List—best lady horror films
– by Rachel Fox
I’ve never been one to really go for the typical zombie-blood-gore horror flick. Sure, they may scare me in the moment, but seeing as how I have been dealing with my own personal 28 Days Later blood-and-gorefest every 28 days for most of my life, I’m not all that moved by them.
On the other hand, I do appreciate the Lady Horror film – movies that speak to my own estro-driven-psychosis. As much as I hate feeling scared, I also relish how a movie can make your brain go a big psycho (or, in my case, more so) for a couple of days.
Carrie (1976) – We all have to deal with bitches, and poor Carrie (a somewhat fetal Sissy Spacek) had to deal with them everywhere. Her home life is a disaster zone (mom’s a religious, prudish psycho and really a very poor role model) and, to make matters worse, Carrie’s got no friends and has to contend with High School Bitches. Hands down, the most evil bitches you’ll ever meet are the ones who makes fun of you in gym class, trick you into thinking the hottest sweathog really is “that into you”, and punk you (at the prom!) by pouring blood all over your pretty dress in front of, like, everyone. Is it any wonder Carrie unleashes her shitstorm? (It’s just too bad Betty Buckley had to bite it the way she did – Carrie may have gone a little too far in her fury, but really, gym teachers are the perpetrators of their own unique brand of high school girlish misery. Yes, there’s a story there and yes, I’ll share it another time.)

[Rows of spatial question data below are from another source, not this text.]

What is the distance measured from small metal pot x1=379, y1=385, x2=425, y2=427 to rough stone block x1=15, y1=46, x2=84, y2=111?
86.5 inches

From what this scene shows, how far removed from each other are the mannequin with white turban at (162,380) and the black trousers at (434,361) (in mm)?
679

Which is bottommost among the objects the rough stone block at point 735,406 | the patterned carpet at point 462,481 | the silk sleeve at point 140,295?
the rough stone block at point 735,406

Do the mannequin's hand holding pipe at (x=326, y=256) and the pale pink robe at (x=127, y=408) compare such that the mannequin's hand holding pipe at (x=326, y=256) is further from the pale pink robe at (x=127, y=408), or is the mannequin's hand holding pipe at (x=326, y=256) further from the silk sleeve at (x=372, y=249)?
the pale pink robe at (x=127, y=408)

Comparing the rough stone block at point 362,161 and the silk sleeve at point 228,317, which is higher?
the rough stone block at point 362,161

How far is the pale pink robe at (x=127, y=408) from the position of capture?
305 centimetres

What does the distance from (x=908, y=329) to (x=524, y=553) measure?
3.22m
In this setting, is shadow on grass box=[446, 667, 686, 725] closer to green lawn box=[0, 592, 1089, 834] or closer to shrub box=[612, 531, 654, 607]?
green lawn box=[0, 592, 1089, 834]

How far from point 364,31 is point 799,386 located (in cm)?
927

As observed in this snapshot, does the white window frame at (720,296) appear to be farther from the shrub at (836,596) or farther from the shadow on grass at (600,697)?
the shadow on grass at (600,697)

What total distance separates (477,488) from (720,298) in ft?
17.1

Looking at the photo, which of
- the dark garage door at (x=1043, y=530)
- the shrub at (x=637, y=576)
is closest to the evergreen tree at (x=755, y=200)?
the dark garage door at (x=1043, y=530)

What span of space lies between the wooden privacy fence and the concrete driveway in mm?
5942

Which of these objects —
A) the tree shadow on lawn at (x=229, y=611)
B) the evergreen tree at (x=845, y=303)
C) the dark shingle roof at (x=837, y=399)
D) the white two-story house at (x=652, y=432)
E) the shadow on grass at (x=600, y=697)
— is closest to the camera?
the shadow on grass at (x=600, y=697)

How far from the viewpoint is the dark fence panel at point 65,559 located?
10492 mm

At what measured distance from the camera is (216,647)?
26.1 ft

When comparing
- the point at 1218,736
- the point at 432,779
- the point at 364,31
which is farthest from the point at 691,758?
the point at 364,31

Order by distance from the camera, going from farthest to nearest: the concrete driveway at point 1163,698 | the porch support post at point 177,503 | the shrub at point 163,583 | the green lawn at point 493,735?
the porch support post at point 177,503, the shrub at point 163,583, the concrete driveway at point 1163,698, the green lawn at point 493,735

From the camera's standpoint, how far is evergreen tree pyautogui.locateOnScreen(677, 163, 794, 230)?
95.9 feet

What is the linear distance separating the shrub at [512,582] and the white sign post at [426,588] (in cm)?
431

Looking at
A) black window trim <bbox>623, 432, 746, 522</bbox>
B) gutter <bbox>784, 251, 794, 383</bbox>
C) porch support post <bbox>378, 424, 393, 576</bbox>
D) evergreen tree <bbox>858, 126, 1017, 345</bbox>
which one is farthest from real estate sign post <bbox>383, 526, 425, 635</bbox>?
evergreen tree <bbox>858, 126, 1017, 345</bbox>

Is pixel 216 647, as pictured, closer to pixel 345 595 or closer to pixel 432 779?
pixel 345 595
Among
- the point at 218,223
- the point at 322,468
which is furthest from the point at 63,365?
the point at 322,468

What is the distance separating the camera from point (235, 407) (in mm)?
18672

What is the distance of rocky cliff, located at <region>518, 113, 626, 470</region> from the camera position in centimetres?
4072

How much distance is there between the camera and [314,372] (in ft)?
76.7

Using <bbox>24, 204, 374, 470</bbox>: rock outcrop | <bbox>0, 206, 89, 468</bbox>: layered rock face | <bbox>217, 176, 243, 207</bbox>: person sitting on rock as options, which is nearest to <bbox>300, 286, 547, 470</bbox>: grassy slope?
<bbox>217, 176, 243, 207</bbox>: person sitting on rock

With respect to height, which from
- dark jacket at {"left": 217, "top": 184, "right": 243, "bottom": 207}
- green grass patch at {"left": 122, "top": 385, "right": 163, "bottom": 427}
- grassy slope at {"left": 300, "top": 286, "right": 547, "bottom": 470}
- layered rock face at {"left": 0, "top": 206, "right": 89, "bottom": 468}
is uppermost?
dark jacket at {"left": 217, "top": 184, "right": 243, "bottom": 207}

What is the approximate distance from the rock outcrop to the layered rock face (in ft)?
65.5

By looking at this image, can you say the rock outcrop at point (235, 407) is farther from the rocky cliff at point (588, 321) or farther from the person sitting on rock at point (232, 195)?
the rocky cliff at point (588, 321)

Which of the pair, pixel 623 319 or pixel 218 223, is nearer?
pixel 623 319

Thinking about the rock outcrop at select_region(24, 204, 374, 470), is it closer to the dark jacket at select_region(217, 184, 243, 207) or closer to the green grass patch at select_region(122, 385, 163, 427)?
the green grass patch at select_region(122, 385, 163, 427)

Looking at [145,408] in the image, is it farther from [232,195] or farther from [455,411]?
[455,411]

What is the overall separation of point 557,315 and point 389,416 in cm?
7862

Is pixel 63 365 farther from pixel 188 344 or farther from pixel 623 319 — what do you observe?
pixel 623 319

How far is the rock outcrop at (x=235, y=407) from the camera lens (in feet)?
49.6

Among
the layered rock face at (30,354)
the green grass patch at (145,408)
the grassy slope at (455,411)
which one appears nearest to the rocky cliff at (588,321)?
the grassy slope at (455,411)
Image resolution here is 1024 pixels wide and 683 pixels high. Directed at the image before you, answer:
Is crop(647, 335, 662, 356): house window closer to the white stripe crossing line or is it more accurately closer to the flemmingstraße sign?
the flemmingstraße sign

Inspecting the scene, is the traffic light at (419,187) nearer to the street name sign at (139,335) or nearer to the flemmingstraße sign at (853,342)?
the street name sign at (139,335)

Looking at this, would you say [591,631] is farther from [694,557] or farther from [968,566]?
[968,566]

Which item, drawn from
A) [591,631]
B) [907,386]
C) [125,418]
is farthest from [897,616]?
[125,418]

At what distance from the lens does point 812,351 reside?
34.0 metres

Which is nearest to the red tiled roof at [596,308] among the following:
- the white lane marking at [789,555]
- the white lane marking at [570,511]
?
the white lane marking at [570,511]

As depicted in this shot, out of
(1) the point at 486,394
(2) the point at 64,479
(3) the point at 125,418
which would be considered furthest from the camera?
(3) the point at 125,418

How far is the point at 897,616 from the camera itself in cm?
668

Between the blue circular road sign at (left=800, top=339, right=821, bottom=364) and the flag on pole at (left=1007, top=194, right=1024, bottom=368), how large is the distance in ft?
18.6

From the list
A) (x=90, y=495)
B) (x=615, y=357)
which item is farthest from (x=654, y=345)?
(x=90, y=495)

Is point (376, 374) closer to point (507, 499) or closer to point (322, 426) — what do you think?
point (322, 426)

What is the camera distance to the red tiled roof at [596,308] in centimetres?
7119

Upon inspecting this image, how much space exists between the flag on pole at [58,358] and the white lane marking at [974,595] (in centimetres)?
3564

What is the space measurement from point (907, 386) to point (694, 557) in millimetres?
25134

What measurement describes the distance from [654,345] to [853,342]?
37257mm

The Handmaid’s Tale (1990) – Margaret Atwood’s frightening, dystopian tale about an America (undoubtedly a Republic administration) that herds, brainwashes, and enslaves its dwindling population of fertile women as baby breeders gets the movie treatment. These “handmaids” live in a world without basic necessities like hand lotion, are forced to wear unflattering habit-like costumes and engage in bizarre, pleasureless sex rituals (an awkward three way with Natasha Richardson, Faye Dunnaway and Robert Duvall – shudder – has permanently scarred my brain). America at its most radical right is always scary, but this film’s futuristic vision is particularly horrifying because it seems somehow… plausible. It’s 1984 as seen through fallopian tubes.
The Fly (1986) – You finally meet a man (a doctor!) who has everything you’ve been looking for: he’s a nice, Jewish, nerdy-scientist type; an attentive, romantic sweet geek with a bitchin’ hot bod (killer six-pack!) who is a total wizard in bed. Together, you’re this really cute, super tall couple. Like, swoon, right?
Too bad when you finally hear the words you’ve been waiting all these years for, “It’ll be you, me, and the baby!” it’s from a dreamboat who neglected to tell you about how he accidentally cross-infected his DNA with a housefly. If his penchants for sugary coffee, insatiable need for chocolate bars and uncanny arm-wrestling skills don’t tip you off, the weirdly coarse body hairs and eventual fingernail explosions will. Oh, yeah, and then he develops this nasty habit of having to vomit on his dinner before he eats it (totally not cool). So now, of course, you’re pregnant with his fly-baby and are running out of options… of course it will end badly but you’re strong and will do what’s required, because you’re a romantic, you can’t just stop loving the guy.
This film is every single woman’s worst nightmare.